* [What you will do]: Convert the lines of the listing, from the line containing "In the list" through the end of the listing, into a numbered list, omitting any blank lines.

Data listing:
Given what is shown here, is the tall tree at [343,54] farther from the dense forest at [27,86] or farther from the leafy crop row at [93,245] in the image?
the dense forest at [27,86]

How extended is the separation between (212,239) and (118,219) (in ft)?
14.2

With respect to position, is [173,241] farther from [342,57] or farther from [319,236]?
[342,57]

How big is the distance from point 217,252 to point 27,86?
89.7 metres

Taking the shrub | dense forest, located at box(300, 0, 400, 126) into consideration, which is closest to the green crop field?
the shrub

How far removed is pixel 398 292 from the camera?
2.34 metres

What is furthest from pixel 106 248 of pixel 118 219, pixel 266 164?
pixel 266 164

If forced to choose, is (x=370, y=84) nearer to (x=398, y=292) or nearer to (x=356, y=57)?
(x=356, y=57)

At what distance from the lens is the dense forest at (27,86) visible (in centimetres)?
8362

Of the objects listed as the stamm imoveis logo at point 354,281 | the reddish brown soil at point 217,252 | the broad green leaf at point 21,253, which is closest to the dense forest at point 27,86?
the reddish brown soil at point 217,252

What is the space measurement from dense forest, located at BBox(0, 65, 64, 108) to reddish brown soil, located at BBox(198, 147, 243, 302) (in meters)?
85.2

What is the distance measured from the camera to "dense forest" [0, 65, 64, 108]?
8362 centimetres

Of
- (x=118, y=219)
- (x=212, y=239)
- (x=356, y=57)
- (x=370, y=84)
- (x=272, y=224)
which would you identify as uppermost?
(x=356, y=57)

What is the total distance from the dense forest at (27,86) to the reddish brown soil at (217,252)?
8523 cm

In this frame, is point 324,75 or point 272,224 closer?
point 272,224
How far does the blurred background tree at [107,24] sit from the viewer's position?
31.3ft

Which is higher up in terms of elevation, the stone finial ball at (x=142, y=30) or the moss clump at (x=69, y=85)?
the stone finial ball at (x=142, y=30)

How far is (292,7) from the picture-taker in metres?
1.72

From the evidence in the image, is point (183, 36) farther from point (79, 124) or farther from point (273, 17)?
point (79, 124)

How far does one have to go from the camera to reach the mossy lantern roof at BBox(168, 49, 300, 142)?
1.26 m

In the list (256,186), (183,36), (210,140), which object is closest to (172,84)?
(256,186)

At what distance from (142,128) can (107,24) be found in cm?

* [Output of the task]:
1. In the list (256,186), (183,36), (210,140), which object is closest to (172,84)?
2. (256,186)
3. At what distance from (142,128) can (107,24) be found in cm?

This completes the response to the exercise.